An undetectable viral load is an important milestone for a person living with HIV because it signifies that the amount of the virus in the body is not likely to cause any health problems.

Undetectable equals transmittable

Several long-term landmark studies into the effects of antiretroviral therapy on HIV have led researchers to conclude that undetectable levels of HIV mean that the virus is untransmittable.
In a 2016 study, researchers enrolled 1,166 couples who had vaginal or anal sex without a condom. In each couple, one partner had HIV, was virally suppressed, and was taking antiretroviral therapy.
The researchers studied them for an average of 1.3 years per couple.
In the follow-up period, there were no instances of HIV transmission within the couples. This means the member of the couple who had HIV did not transmit the virus to the person without HIV while they were virally suppressed.
A study presented at the 2017 International AIDS Society conference came to similar conclusions.
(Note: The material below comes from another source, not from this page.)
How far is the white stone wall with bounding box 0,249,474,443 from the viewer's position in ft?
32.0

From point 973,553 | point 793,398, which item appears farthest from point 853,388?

The study's authors recruited 358 same-sex male couples in Australia, Thailand, and Brazil.
In each couple, one partner was virally suppressed, taking antiretroviral therapy, and had HIV. At the study's conclusion, the authors found no evidence of HIV transmission between partners after sex without a condom.
Results from these and other studies have led many large organizations, including the Centers for Disease Control and Prevention (CDC) and the United Nations, to concur that undetectable viral levels mean that HIV is untransmittable.
They may refer to the conclusions as "undetectable = untransmittable," or "U=U."